As a child growing up in the 1980s, a lesson that was beaten into me through art, literature, and, to a greater extent, horrible movies like The Day After, was that sooner or later we were all going to die in a nuclear holocaust at the hands of the Russians. The Day After wasn't even a real movie, but some sort of made-for-TV mini-series. Nevertheless, its grim portrayal of post-apocalyptic life after the Russians had blown us to kingdom come (apparently we'd all be wandering around either blind or with our eyeballs melting out of our heads and all our hair molting off), managed to spook me the most. In one scene, I believe a family even had to eat their own radioactive dog. Other '80s Cold War fare included Red Dawn, which foresaw Soviet troops storming the US by ground (starting with local high schools and teen centers), War Games, in which Mathew Broderick stars as a precocious teen who, in an effort to change his grades by "hacking" into the school's computer with his Apple IIe, pushes the nation to the brink of nuclear war, and Rocky IV, where Stallone bad to defend the title (and pretty much the free world) against a possibly chemically enhanced and definitely stern-looking Russian killing machine and his long-legged she-trainer (played by Brigitte Nielsen). Even as a small boy I knew that, should Rocky be lucky enough to somehow defeat the boxer, there was still a great chance that Brigitte Nielsen might fuck us all to death.

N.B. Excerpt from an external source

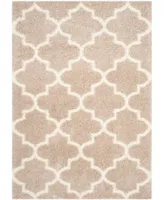 Safavieh Montreal SGM832 Beige and Ivory 2'3" x 11' Runner Area Rug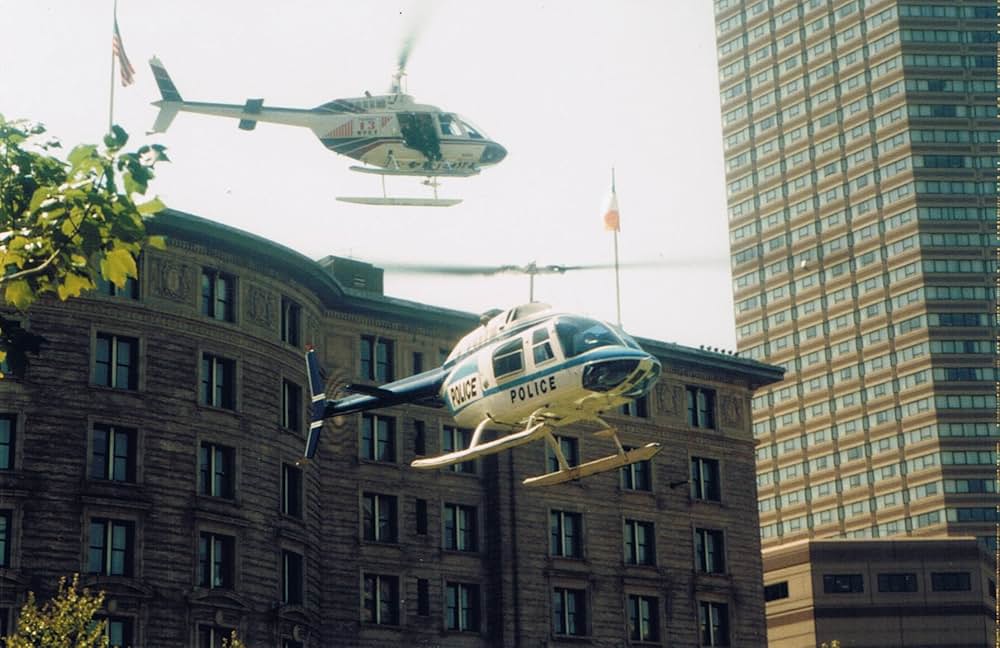 ブローン・アウェイ／復讐の序曲の画像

Though later trends skewed more towards friendlier "the Russians are people too" fare, no amount of Yakov Smirnov "What a country!" jokes or Mork from Ork in a beard and furry hat could erase those melting eyeballs or warhead-like bosoms from my mind. Needless to say, in addition to my more recently collected stories of Russian danger, I was working with a lot of built-up emotional baggage in the old psyche as well.

Moscow is a very large, very flat city punctuated by large industrial areas, grandiose Soviet-era monuments and parks, and vast blocks of shabby-looking apartment buildings. Considering there was no advertising until the collapse of the Soviet Union in 1991, Moscow has worked double time to pack every inch of available space with as many ads as possible. Entire buildings are covered with massive signage singing the praises of Coke or Loreal or Honda, and tacky neon facades have been tacked up onto ancient doorways for the many casinos and strip clubs. Though the streets are extremely wide, traffic in Moscow is terrible. Every day the Lakai team and I would get picked up by a van driven by a stoic man named Valentine, and we'd lurch around the city trying to find spots to skate. The action crew was Marc Johnson (presently growing his hair out), JB Gillet (French wunderkind), Rick Howard (Canadian powerhouse), Mike Carroll (SOTY 1994), Cairo Foster (new daddy), Ty Evans (shirtless), and Kelly Bird (TM and inventor of Texas street-style). The distributor, Dimitry, who has been aptly described as Sluggo Van Engelen for his beefy Viking good looks, accompanied us for a few days. For all the days, however, we were in the competent hands of a 23-year-old girl named Albina and a revolving cast of characters that included her boyfriend, Ivan, and various local skaters including a video-camera-toting kid we called The Fox, and an especially inquisitive young man we called Curious.